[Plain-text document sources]

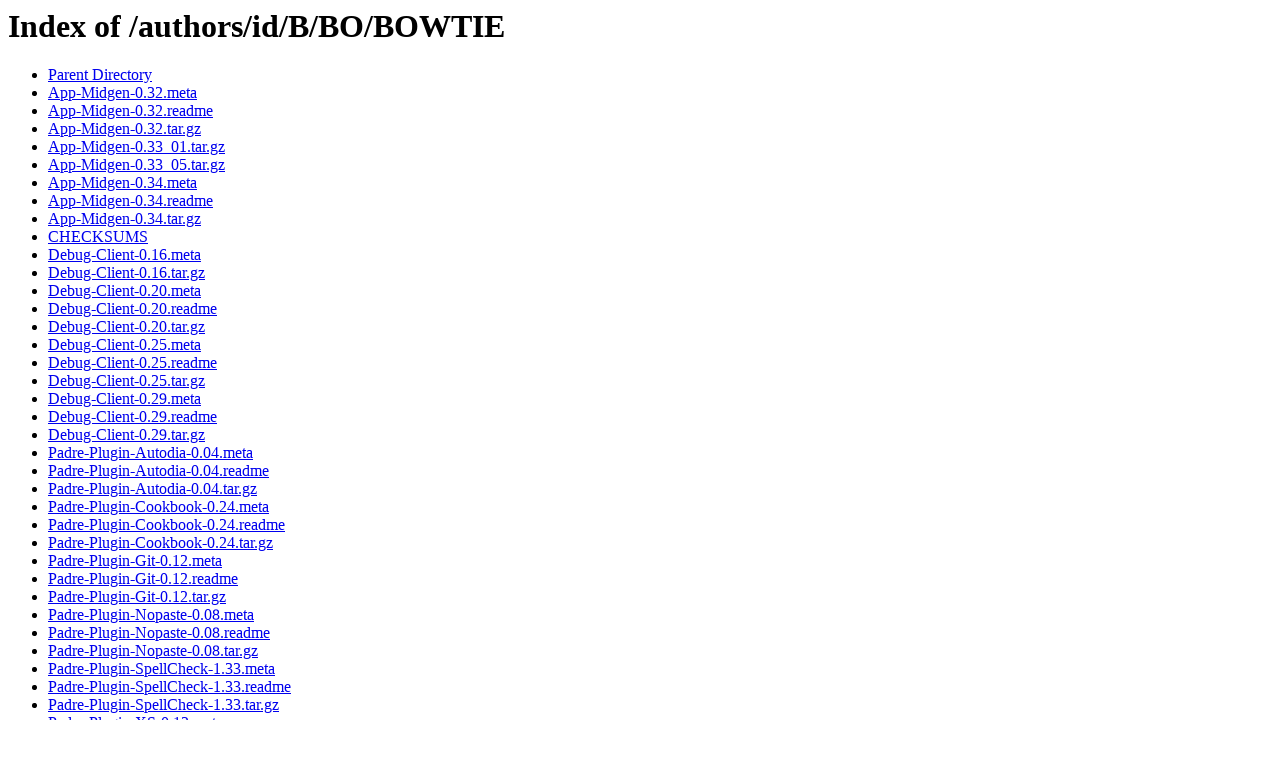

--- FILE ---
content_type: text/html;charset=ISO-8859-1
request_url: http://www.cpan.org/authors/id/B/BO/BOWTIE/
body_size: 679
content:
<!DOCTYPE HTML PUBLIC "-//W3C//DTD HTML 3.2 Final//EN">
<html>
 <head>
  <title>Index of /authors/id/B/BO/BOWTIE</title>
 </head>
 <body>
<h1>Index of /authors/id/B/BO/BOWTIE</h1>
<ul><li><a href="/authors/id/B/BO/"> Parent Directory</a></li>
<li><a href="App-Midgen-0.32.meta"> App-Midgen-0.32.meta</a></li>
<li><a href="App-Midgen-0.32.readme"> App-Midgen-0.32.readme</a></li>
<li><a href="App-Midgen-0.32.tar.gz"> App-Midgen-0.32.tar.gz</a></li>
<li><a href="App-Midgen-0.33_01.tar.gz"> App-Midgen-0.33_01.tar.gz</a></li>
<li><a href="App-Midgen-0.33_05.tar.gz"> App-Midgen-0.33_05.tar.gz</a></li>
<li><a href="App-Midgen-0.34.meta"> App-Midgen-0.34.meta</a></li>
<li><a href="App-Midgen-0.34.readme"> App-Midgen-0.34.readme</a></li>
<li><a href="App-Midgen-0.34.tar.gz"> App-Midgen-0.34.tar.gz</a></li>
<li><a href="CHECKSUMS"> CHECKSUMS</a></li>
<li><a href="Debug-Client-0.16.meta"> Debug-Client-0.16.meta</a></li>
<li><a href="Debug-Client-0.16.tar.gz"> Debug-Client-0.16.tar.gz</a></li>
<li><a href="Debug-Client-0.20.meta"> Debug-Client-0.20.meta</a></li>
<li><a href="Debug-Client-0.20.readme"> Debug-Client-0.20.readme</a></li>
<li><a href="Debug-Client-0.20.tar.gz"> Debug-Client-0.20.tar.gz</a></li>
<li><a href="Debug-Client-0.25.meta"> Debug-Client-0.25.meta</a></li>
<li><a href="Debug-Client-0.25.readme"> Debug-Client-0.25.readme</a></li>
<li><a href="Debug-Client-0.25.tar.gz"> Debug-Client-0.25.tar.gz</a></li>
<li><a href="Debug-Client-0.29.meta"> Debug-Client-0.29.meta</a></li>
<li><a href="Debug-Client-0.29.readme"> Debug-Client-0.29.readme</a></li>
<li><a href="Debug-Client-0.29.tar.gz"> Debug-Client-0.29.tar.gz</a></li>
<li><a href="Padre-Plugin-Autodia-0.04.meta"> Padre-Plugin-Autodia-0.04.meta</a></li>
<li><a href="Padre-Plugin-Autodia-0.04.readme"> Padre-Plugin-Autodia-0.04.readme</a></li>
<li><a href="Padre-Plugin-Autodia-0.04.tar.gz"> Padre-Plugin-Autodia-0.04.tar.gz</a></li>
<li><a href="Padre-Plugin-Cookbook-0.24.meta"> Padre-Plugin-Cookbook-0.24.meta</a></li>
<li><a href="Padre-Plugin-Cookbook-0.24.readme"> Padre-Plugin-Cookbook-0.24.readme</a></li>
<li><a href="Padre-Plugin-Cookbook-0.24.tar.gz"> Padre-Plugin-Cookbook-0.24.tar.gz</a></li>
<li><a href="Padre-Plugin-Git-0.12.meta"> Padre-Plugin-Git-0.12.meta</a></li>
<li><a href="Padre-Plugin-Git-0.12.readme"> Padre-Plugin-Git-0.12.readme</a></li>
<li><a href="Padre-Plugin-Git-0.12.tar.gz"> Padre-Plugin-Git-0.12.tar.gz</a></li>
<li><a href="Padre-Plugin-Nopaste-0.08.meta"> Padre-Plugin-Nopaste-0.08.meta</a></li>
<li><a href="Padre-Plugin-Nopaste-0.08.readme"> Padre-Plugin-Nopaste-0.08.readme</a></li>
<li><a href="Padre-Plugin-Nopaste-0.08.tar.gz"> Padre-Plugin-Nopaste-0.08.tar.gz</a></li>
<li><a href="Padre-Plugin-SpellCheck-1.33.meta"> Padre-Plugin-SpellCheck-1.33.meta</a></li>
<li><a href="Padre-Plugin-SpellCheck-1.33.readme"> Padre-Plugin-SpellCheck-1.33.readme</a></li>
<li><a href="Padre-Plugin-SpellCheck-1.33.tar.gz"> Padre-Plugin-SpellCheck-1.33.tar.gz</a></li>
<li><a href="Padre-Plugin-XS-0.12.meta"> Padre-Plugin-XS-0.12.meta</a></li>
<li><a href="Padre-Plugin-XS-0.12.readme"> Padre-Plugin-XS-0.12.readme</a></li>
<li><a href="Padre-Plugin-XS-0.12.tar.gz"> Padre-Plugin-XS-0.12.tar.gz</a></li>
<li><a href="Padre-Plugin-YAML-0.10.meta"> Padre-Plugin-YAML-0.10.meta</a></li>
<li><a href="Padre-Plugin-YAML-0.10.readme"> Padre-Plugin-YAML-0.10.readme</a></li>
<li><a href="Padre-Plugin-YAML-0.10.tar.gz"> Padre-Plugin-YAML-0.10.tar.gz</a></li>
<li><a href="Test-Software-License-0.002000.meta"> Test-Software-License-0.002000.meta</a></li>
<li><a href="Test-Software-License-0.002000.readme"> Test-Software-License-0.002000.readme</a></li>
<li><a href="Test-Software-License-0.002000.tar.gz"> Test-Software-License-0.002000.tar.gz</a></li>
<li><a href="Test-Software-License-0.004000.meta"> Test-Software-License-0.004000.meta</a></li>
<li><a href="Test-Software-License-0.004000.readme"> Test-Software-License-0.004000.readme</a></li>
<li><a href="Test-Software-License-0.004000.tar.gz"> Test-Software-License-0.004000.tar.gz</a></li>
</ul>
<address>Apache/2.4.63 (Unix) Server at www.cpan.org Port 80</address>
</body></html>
---
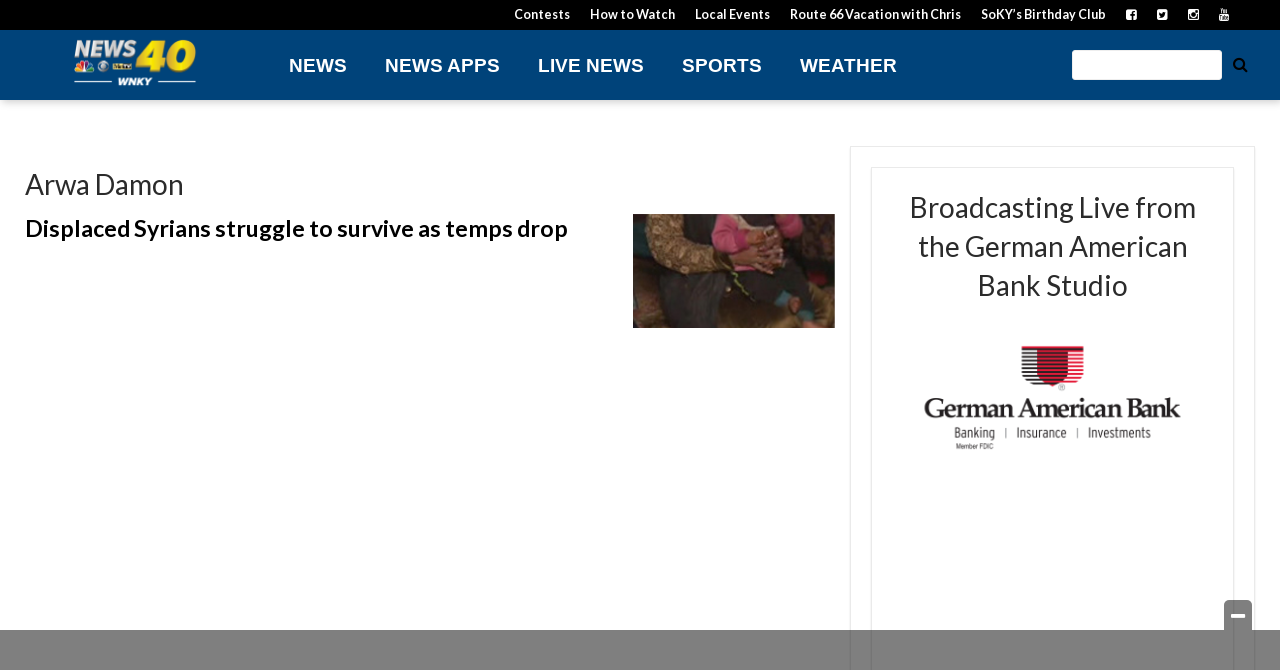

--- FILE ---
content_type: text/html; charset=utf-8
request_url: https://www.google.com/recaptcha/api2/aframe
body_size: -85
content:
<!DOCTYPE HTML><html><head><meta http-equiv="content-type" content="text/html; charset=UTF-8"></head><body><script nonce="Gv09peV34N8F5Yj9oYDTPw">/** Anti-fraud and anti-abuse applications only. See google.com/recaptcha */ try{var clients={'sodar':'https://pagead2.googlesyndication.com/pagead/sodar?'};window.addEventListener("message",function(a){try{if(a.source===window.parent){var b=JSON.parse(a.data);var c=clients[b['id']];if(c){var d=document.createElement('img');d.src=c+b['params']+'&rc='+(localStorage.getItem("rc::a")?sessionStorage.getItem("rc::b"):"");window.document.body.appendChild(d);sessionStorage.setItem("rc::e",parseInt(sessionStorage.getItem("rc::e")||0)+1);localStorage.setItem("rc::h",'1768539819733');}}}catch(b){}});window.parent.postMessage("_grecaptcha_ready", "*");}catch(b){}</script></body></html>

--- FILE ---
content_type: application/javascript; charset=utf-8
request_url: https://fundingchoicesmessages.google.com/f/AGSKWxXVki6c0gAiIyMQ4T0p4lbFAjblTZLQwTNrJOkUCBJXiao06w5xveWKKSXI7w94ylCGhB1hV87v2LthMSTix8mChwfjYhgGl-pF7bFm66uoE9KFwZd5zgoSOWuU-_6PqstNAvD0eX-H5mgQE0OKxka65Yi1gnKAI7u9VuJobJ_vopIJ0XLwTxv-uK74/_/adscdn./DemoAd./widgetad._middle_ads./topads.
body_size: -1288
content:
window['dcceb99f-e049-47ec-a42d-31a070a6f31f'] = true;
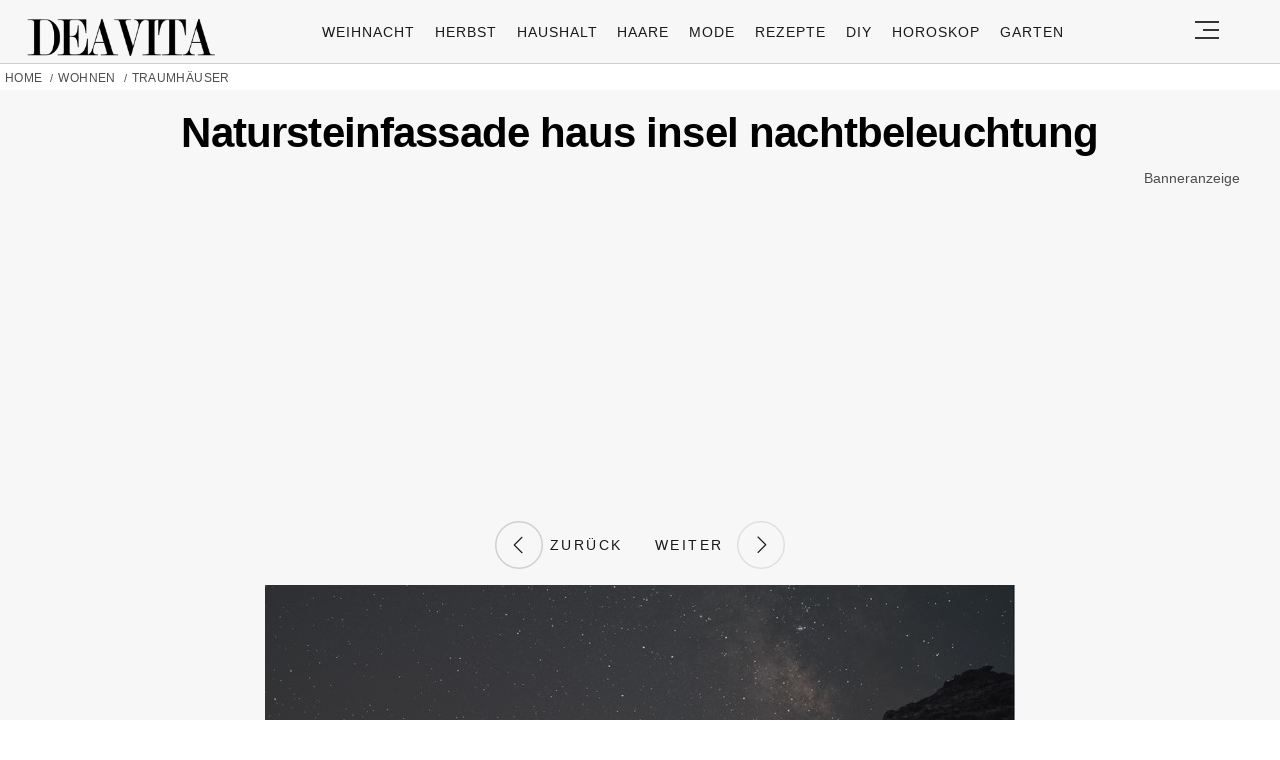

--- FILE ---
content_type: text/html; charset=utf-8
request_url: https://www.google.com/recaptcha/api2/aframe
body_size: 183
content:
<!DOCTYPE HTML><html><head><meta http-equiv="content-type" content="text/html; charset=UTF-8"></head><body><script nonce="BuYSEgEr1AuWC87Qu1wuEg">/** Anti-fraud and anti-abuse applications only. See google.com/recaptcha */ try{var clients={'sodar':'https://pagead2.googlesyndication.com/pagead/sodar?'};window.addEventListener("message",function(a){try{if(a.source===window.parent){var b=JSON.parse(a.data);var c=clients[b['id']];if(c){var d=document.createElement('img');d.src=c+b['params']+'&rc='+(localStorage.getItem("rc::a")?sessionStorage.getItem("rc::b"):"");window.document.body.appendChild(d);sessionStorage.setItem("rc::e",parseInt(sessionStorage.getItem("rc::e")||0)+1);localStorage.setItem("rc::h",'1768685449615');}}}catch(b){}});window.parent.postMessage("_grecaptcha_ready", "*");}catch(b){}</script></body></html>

INSTRUCTIONS TO FOLLOW:
What is needed here is one number: how many lines of the entries hold the string "Software".

SOLVED PROBLEM:
6